COMPETITIVE STRATEGIES AND TACTICS OF COCA COLA

Coca Cola had recently instituted a “think local, act local, but leverage global” mandate to empower local decision-makers, in recognition of the need to both respond to local preferences and react to local competitors. In response, its local subsidiaries had launched a wide variety of drinks aimed at local needs.

In addition to its global carbonated drink brands, the company also developed local brands. In its advertising the company included Chinese cultural icons such as windmills and dragons. It also sponsored many impactful Chinese events such as International Olympics, National Soccer Tournament, etc. According to Wall Street Journal article, “Coca Cola had been aggressively ramping up its sales efforts by opening more bottling plants and using recyclable bottles, it has brought the price down to one yuan for a single serving in remote towns.”

COMPETITIVE STRATEGIES AND TACTICS OF PEPSI COLA

Pepsi Cola signed a deal with Chinese government to establish a joint venture bottling plant in Shenzhen. By 2002, the company had invested a total of US$500 million in China on 14 bottling plants and employed close to 10,000 people. Unlike Coca Cola, Pepsi Cola sought a majority share in joint ventures.
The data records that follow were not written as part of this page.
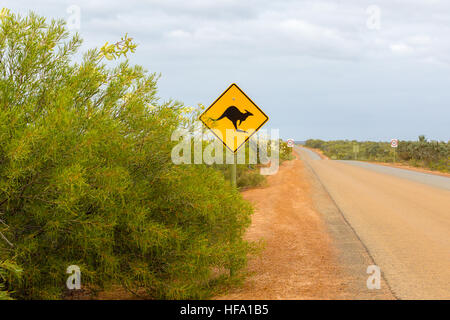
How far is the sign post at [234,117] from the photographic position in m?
8.09

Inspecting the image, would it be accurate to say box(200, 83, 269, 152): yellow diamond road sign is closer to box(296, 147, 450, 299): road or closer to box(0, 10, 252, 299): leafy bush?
box(0, 10, 252, 299): leafy bush

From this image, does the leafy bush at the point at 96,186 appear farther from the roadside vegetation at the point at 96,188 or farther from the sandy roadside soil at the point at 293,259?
the sandy roadside soil at the point at 293,259

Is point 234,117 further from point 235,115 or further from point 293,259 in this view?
point 293,259

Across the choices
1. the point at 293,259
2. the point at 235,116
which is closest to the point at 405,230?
the point at 293,259

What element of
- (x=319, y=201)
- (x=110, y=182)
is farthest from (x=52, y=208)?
(x=319, y=201)

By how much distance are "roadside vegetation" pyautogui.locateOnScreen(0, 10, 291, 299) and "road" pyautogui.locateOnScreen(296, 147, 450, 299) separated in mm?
2688

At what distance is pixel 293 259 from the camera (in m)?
9.00

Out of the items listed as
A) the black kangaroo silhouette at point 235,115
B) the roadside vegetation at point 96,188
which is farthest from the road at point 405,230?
the black kangaroo silhouette at point 235,115

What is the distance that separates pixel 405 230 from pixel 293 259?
428 centimetres

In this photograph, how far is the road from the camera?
738 cm

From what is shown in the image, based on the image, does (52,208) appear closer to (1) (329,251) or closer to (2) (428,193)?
→ (1) (329,251)

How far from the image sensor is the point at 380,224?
12.8 m

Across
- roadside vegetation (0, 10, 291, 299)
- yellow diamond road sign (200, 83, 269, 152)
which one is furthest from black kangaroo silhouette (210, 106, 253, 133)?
roadside vegetation (0, 10, 291, 299)
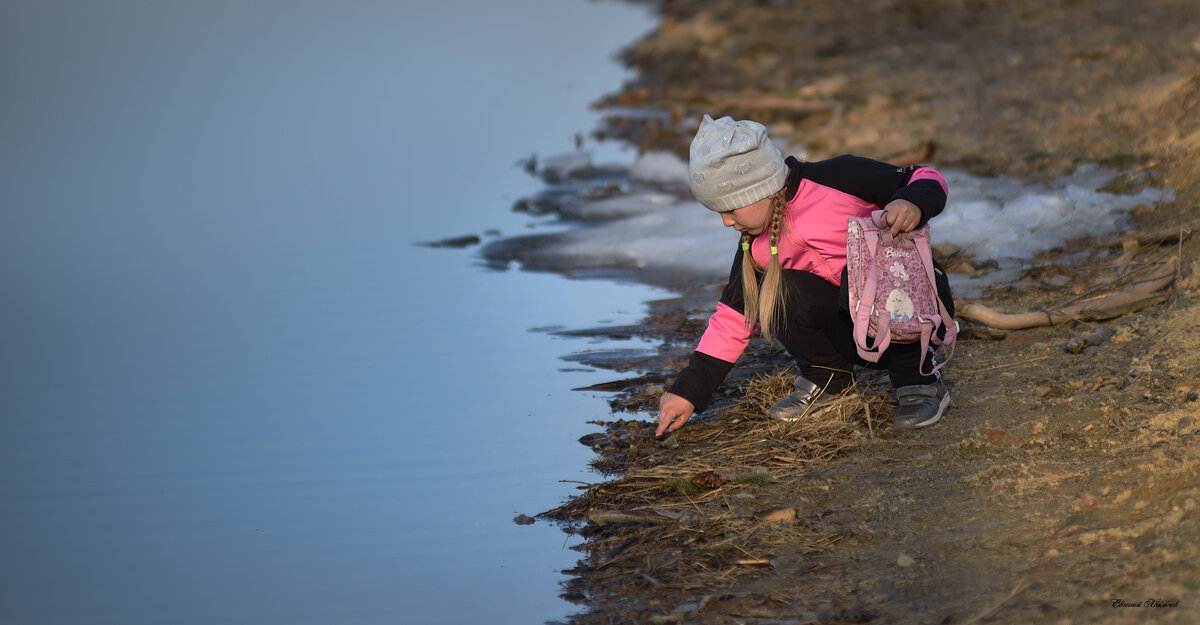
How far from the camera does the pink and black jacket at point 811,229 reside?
137 inches

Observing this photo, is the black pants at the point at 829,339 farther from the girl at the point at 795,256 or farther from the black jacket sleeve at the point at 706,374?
the black jacket sleeve at the point at 706,374

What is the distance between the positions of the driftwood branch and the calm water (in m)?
1.39

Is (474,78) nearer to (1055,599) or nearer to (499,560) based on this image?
(499,560)

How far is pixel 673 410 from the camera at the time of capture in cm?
359

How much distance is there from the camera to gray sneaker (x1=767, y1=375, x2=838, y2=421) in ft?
11.9

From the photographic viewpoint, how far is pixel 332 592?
2938mm

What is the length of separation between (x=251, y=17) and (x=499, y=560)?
46.0ft

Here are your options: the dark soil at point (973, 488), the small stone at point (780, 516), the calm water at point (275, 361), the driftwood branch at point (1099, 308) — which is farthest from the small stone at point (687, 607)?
the driftwood branch at point (1099, 308)

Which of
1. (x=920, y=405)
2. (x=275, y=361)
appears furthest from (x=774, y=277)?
(x=275, y=361)

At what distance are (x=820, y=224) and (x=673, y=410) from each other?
681 mm

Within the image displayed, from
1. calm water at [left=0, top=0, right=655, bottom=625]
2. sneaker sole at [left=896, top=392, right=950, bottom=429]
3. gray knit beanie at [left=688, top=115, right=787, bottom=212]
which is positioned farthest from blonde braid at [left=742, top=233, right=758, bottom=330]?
calm water at [left=0, top=0, right=655, bottom=625]

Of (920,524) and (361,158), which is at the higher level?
(361,158)

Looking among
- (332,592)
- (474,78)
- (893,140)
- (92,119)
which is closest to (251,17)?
(474,78)

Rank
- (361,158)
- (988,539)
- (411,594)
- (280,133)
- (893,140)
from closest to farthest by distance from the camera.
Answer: (988,539)
(411,594)
(893,140)
(361,158)
(280,133)
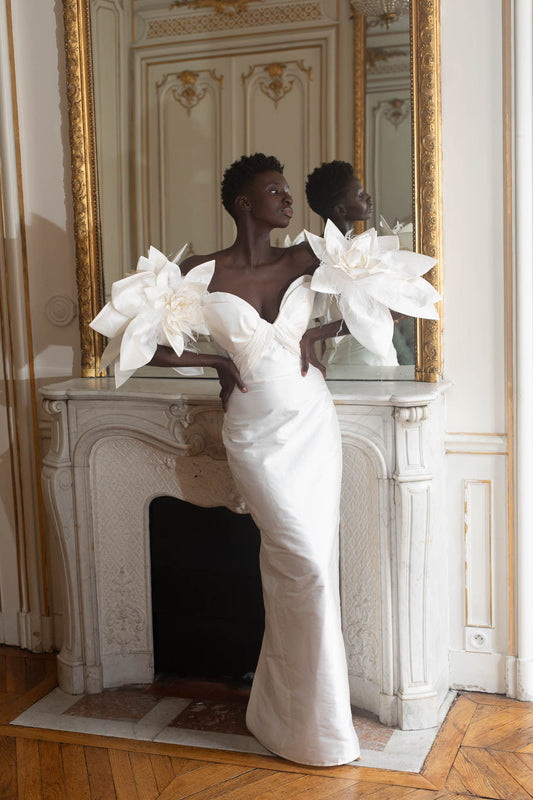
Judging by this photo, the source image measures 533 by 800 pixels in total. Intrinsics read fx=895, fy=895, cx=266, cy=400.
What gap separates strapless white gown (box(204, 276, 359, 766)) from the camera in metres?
2.79

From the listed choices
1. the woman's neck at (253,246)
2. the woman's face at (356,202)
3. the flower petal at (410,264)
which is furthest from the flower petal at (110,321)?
the woman's face at (356,202)

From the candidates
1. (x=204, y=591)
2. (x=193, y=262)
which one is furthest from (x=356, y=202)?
(x=204, y=591)

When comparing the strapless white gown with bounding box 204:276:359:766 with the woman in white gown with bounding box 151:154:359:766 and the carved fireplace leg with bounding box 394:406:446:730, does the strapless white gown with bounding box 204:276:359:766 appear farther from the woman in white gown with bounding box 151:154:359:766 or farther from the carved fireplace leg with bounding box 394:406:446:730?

Its flagship carbonated drinks in China were: Pepsi Cola, Pepsi light, Pepsi Twist, 7Up, Miranda and Mountain Dew. It also owned local brands such as Asia, Arctic and Tianfu. According to A.C Nielsen’s market data in Asia, Pepsi Cola was the most popular soft drink brand for young consumers, a reflection of its positioning for that demo-graphic market. In its advertising in China, Pepsi Cola used popular entertainers as endorsers. Despite its marketing efforts and popularity among China’s youth, Pepsi Cola China had not been profitable during its 20 years in China.

COMPETITIVE STRATEGIES AND TACTICS OF WAHAHA

By 1998, Wahaha had strongly established its production and distribution system therefore, it decided to enter in the cola market. Wahaha Future Cola decided to target the rural market first because they knew and understood this market along with the fact that it was not the focus of Coca Cola and Pepsi Cola. To develop the product, Wahaha co-operated with R&D institutes and leading domestic flavor producers. To ensure that its cola would be of high-quality, Wahaha sought the advice of global beverage experts and conducted thousands of taste tests worldwide. Its taste was designed to be close to international colas, but a little bit sweeter and stronger to cater to the Chinese consumer’s taste. In domestic build taste tests, consumers preferred Wahaha Future Cola to other colas. Wahaha had the strategy to win a price war if one of the multinational giant started one as Wahaha maintained that its revenues from other products could support Future Cola through a price war. Wahaha relied on its nation-wide distribution network to get the product to rural customers. While Coca Cola and Pepsi Cola had the advantage in large cities where chain stores and supermarkets accounted for half of the grocery trade, Wahaha played on its strength in the country side where the trade was fragmented and reachable primarily through multi-layered wholesale markets. Wahaha’s Future Cola was advertised heavily with a huge budget. In 2001, Wahaha’s Future Cola launched a new advertising slogan “Future Cola, the choice for happy occasions.................................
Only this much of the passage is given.